The nocebo effect, the evil twin of the placebo effect, demonstrates how dismal expectations can lead to negative health outcomes. This phenomenon can create, exacerbate, and prolong symptoms, making people ill not from disease but from the intimate relationship between mind and body.
How a Simple Prank Revealed the Nocebo Effect
Science writer Helen Pilcher recently demonstrated the power of the nocebo effect on her husband. After giving him a beer box subscription, she told him the last batch was recalled due to contamination. Within moments, her husband felt sick, despite no actual contamination. This crude experiment showed how easily a few carefully chosen words can conjure genuine illness.
Scientific Evidence for the Nocebo Effect
Numerous peer-reviewed studies confirm this phenomenon. In one study, patients who had minor keyhole surgery received a harmless saline infusion but were told it would increase pain—and it did. In another, 40 asthmatic adults inhaled water vapour from an inhaler they believed contained an irritant; 19 felt wheezy, and 12 had a full-blown asthma attack.
Real-World Examples
The nocebo effect is not limited to labs. During the pandemic, researchers found that 76% of common adverse reactions to the Covid-19 vaccine were attributable to the nocebo effect, based on data from 12 clinical trials involving over 45,000 participants. Similarly, some people who believe they cannot tolerate gluten can eat regular bread without incident when blinded to their diet.
Population-Level Nocebo Effects
The phenomenon can spread like a virus across populations, driving mystery illnesses such as the medieval dancing plagues, Havana syndrome, and the TikTok tics outbreak during the pandemic, where young people developed tics after watching videos online. Social media is now thought to turbocharge the spread of nocebo-generated symptoms.
Medically Unexplained Symptoms
Pilcher argues that the nocebo effect accounts for a significant proportion of medically unexplained symptoms like pain, fatigue, and dizziness. These symptoms are often dismissed as hypochondria, but research shows they are real. For example, Ellen Langer's Harvard study found that diabetic patients' blood glucose levels rose and fell with perceived time, not actual time. Alia Crum at Stanford showed that people drinking identical milkshakes labelled as high-calorie or diet experienced different ghrelin responses.

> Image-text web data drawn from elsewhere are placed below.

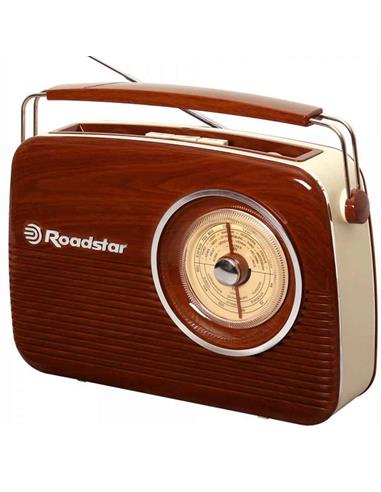 ROADSTAR TRA-1957N/WD RADIO AC/DC AM/FM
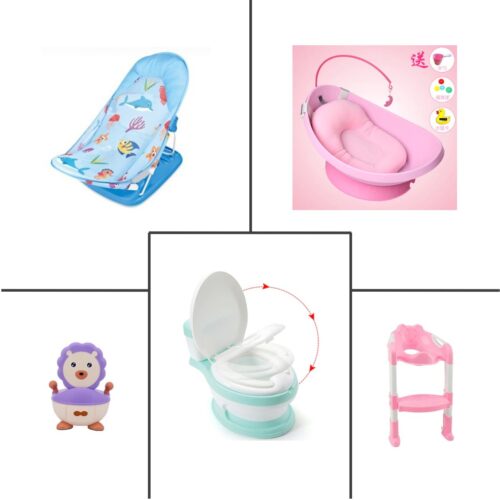 Bathtubs and Potty training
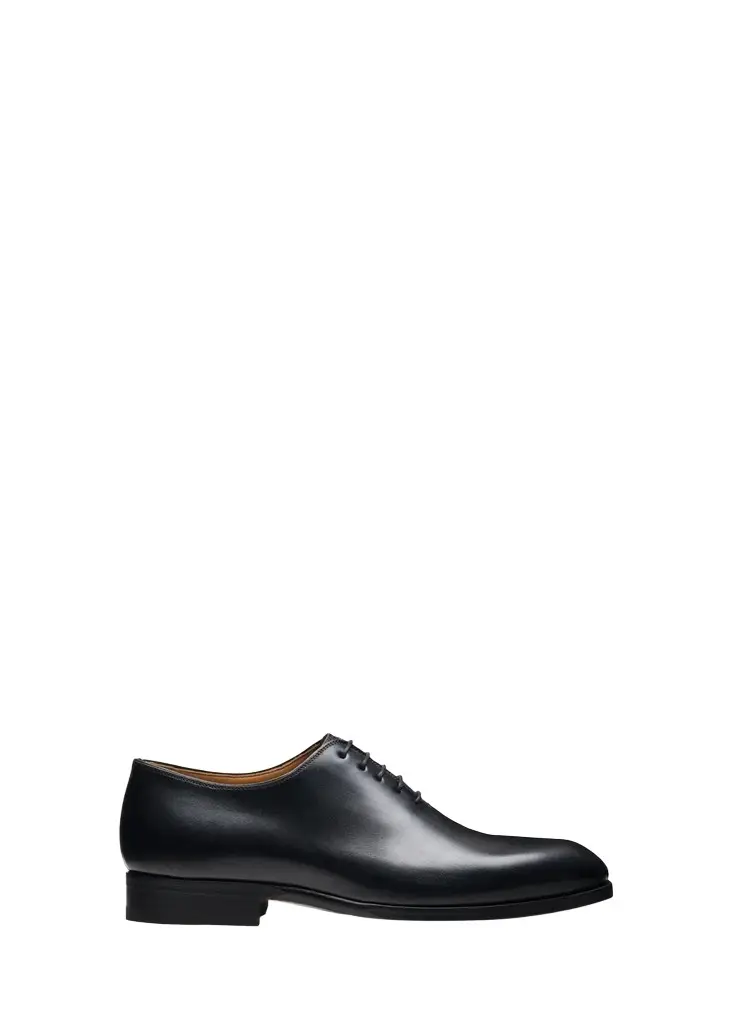 Magnanni Men's Leather Wholecut Oxfords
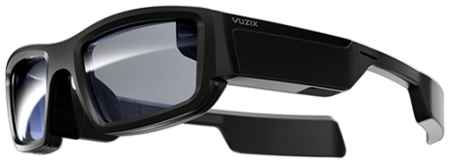 Очки дополненной реальности AR Vuzix Blade, 1920x1080, черный 19979487848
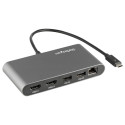 Card minidokk Thunderbolt 3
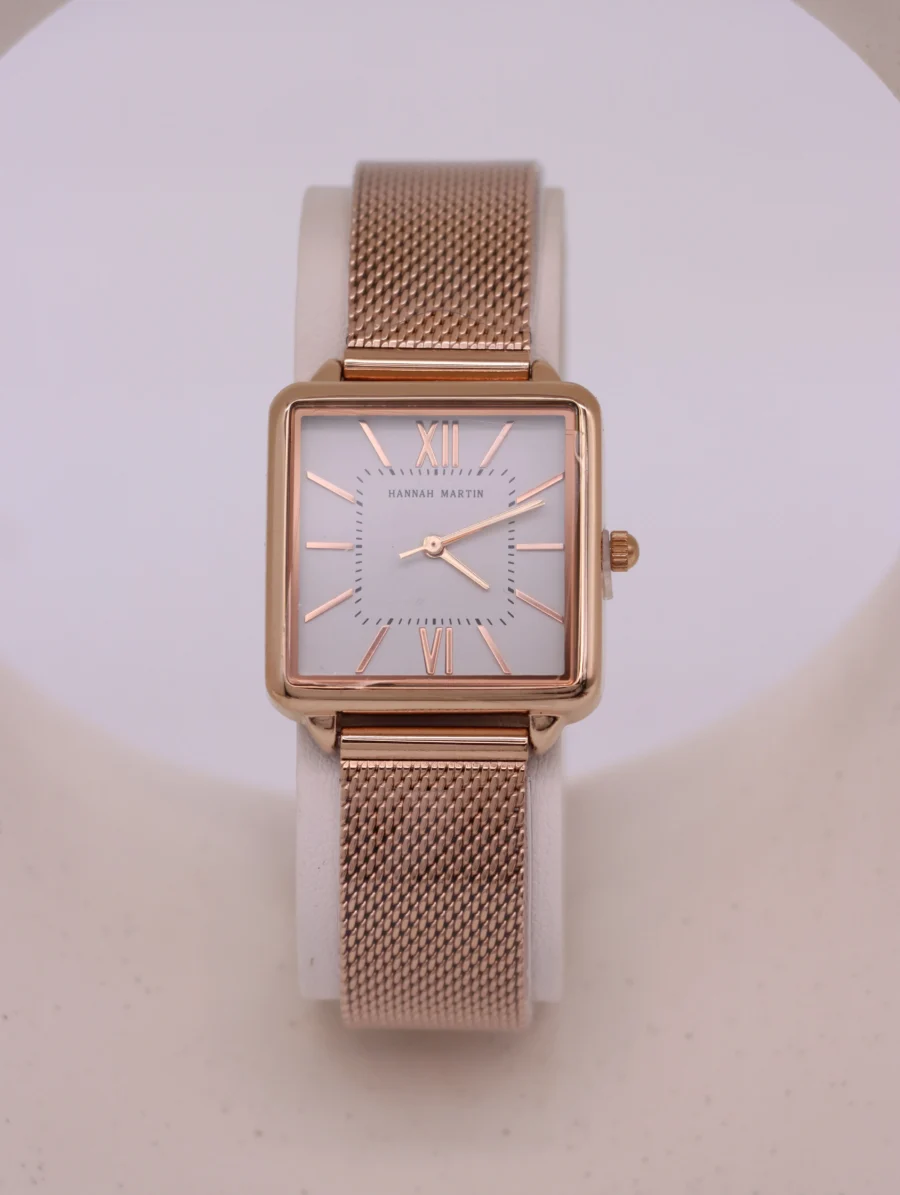 Hannah Martin Luxury Mesh Watch - Image 27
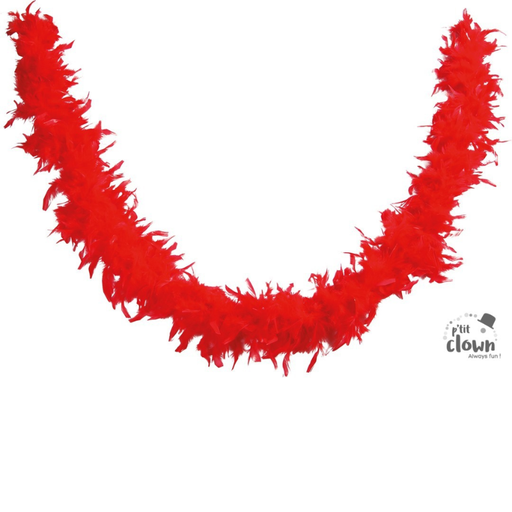 [PCL21602] Boa rouge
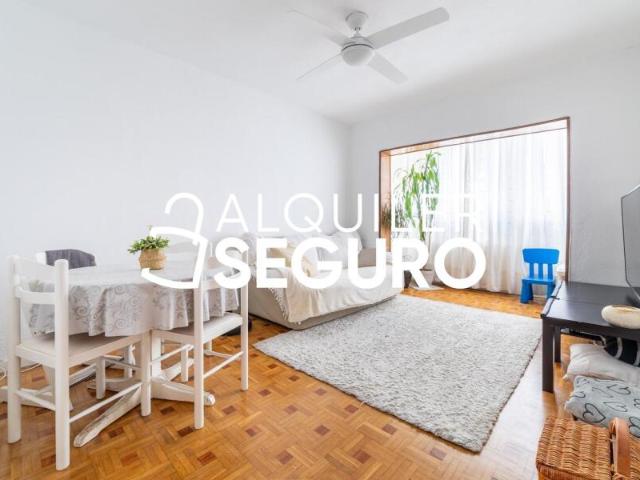Apartamento en alquiler en Fuencarral - El Pardo, Madrid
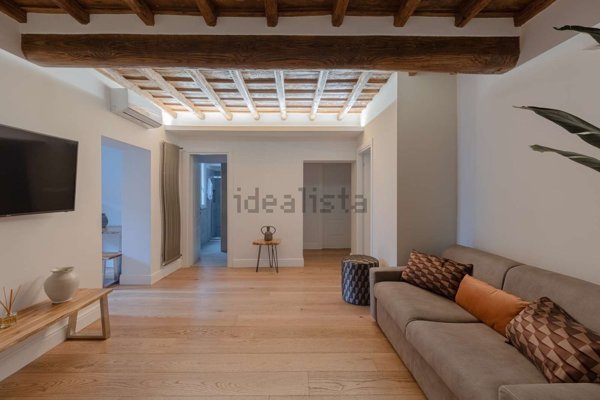 appartamento in affitto a Roma in zona Campo Marzio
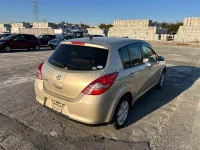 Nissan TIIDA лот № 92009 оценка 4  с аукциона в Японии 4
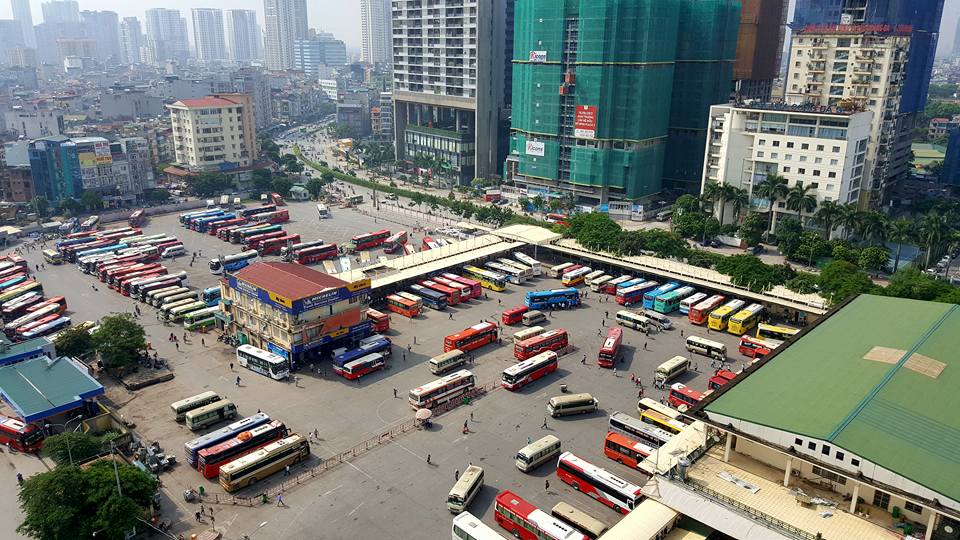 Hà Nội: Quy hoạch tuyến vận tải Nam Định - Thái Bình về BX Yên Nghĩa Hà Nội: Quy hoạch tuyến vận tải Nam Định - Thái Bình về BX Yên Nghĩa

Animal Studies Link Brain Activity to Physical Changes
Asya Rolls at the Technion-Israel Institute of Technology demonstrated that activating specific brain areas in mice can trigger immune changes that speed recovery from heart attacks or slow cancer growth. Writing in Nature Communications, they state that psychological state can impact anti-tumour immunity and cancer progression, though they do not claim negative thinking worsens cancer or positive thinking cures it.
Challenging Cartesian Dualism
Four hundred years ago, René Descartes proposed that mind and body are separate, a view that still underpins modern medicine. Pilcher believes this dogma limits understanding. The nocebo effect, underestimated and overlooked, is a key piece of the puzzle in understanding how thoughts influence health. By recognising its power, we can better address many forms of illness.